=== Votre travail ===
- a) Pouvez-vous recopier fidèlement le passage de l'entretien sur l'entrepreneuriat au Niger, en commençant à « Nous travaillons essentiellement » et en finissant à « de la Francophonie. » ?
- b) Pourriez-vous poursuivre l'entretien sur l'entrepreneuriat nigérien à partir de sa dernière phrase ?

=== Texte présenté ===
╭──
Nous travaillons essentiellement sur fonds propres mais collaborons avec des institutions pour des programmes bien spécifiques. Pour exemple, nous avons l’appel à projet « ODD au féminin » lancé en décembre dernier qui permet d’incuber des projets répondants aux ODD. La première édition a eu lieu en partenariat avec l’organisation Internationale de la Francophonie.

© DLC
Notre souhait pour les années à venir est d’impliquer davantage les grandes entreprises locales dans le développement des porteurs de projet à travers l’open innovation qui permet à chaque partie de trouver son intérêt.
INESI – Comment appréhendez-vous la dynamique de l’entreprenariat nigérienne ? Pensez-vous que les « femmes sont la voie de sortie du sous-développement » ?
LDK : Nous avons une jeunesse nigérienne consciente des enjeux économiques, démographiques, climatiques etc. Le porteur de projet accède de plus en plus à l’essentiel pour réussir son projet (structures d’accompagnements, modèles inspirants, les acteurs de la création etc.). L’accès au financement et la mise en œuvre restent le principal problème des porteurs de projets, notamment des femmes. Notre rôle sera donc de faciliter l’accès au fonds à ces femmes et jeunes porteurs de projets, et cela passe par l’accompagnement dans le montage de dossiers de qualité et la mise en relation avec les structures de financement. En tant que structure d’accompagnement, nous devons également veiller à ce que ce ne soit pas toujours les mêmes aux devant de la scène ; détecter sans cesse de nouveaux projets innovants ; ayant de l’impact et plus particulièrement les projets portés par des femmes car elles sont par nature beaucoup plus discrètes que les hommes.
Nous devons également inscrire nos actions dans le temps et surtout permettre aux populations vulnérables d’être partie intégrante de cette dynamique. A chacune de nos actions, nous devons éviter de tomber dans le phénomène de mode que représente aujourd’hui « l’entrepreneuriat ». Un cadre bien spécifique doit être posé afin d’éviter des actions éparpillées, par conséquent sans impact sur le long terme. Ces dernières années, les autorités ont compris ces enjeux et s’efforcent de travailler dans ce sens, ce qui nous parait indispensable.
╰──
=== Données fournies ===
╭──
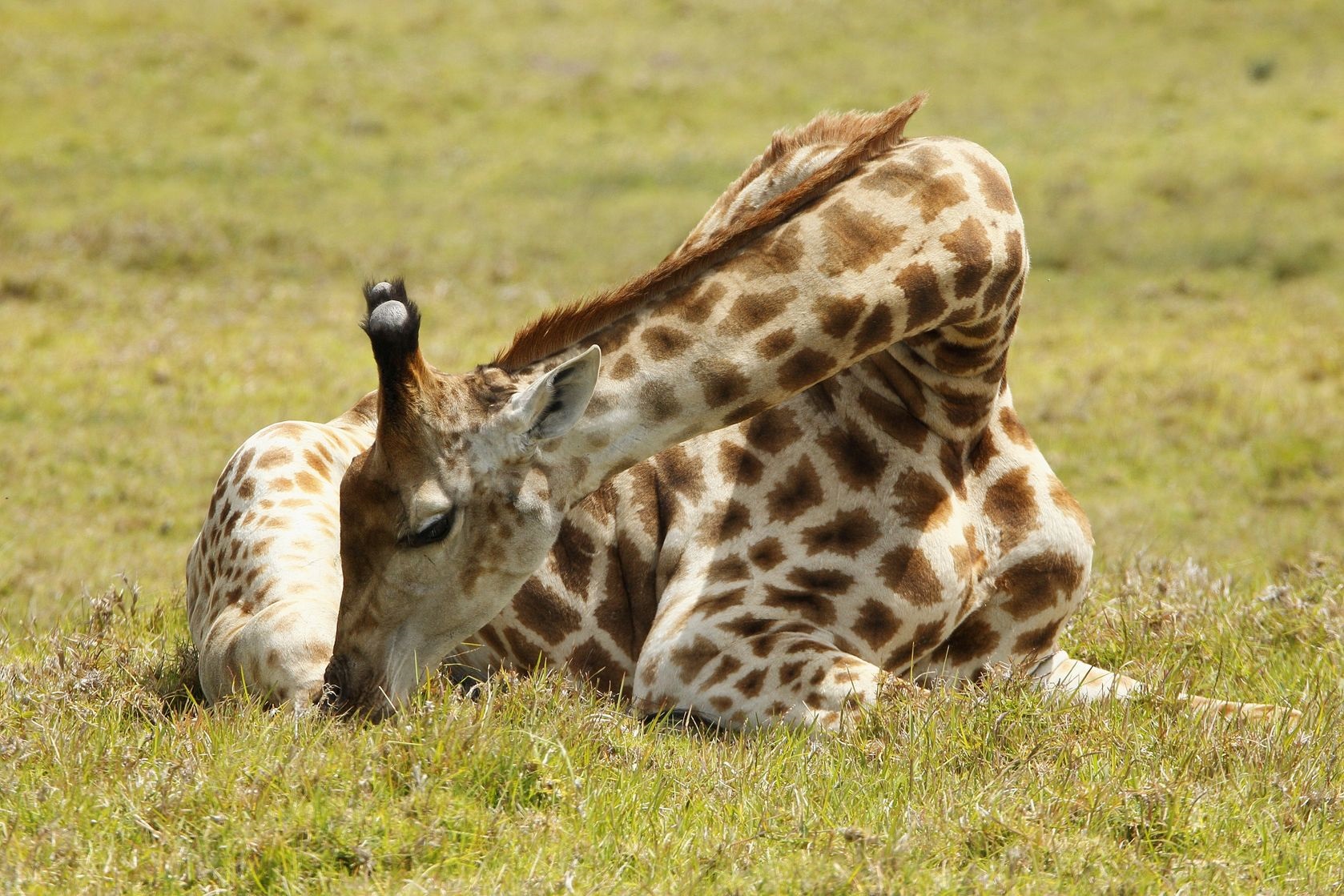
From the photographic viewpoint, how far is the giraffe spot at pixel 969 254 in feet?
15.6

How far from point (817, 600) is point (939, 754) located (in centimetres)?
╰──
=== Résultats obtenus ===
- a)
Nous travaillons essentiellement sur fonds propres mais collaborons avec des institutions pour des programmes bien spécifiques. Pour exemple, nous avons l’appel à projet « ODD au féminin » lancé en décembre dernier qui permet d’incuber des projets répondants aux ODD. La première édition a eu lieu en partenariat avec l’organisation Internationale de la Francophonie.

- b)
Pour ce qui est des femmes, elles ont toujours été, depuis la nuit des temps, le socle de la famille, et donc de nos sociétés. Elles ont toujours été courageuses et ingénieuses pour nourrir leur famille. Parler de développement sans elles est tout simplement inconcevable. L’idée n’est pas ici de les opposer aux hommes car, pour qu’une société fonctionne il faut associer le masculin et le féminin. Mais dans nos sociétés, la femme est confrontée avant tout à la barrière sociale qui la pousse à sous-estimer ses moyens et sa force. Il faut donc leur redonner leur place pour qu’ensemble nous travaillions à résoudre les enjeux & défis de notre pays. Cela passe par la sensibilisation de l’entourage, l’accès à un lieu d’expression et cadre de travail (que nous mettons à leur disposition) ; l’accès aux nouvelles technologies pour le développement et la professionnalisation de leurs activités, et un accompagnement sur mesure permettant la pérennité de leurs activités.
Pour répondre donc à votre question, il me parait évident que sans la femme on ne peut parler de développement.

© Squaredpixels/Istock
INESI – Vous avez un parcours et une vie professionnelle brillants. Quels conseils donneriez-vous aux jeunes qui souhaiteraient être comme Madame KAMAN ?
LDK : Je n’aurais pas la prétention de qualifier mon parcours de brillant. J’ai plutôt suivi mes envies et surtout croisé sur mon chemin des personnes extraordinaires, qui m’ont accompagnée et qui continuent de le faire afin que je donne le meilleur de moi-même.
Je dirais plutôt qu’il faut suivre sa voie, se rappeler ce qu’on voulait faire étant enfant par exemple, se permettre de rêver grand et ne pas avoir peur d’aller à l’encontre de ce que peut penser les autres et SURTOUT se faire entourer et accompagner par des personnes positives.
INESI – Qu’est-ce que le leadership pour vous ?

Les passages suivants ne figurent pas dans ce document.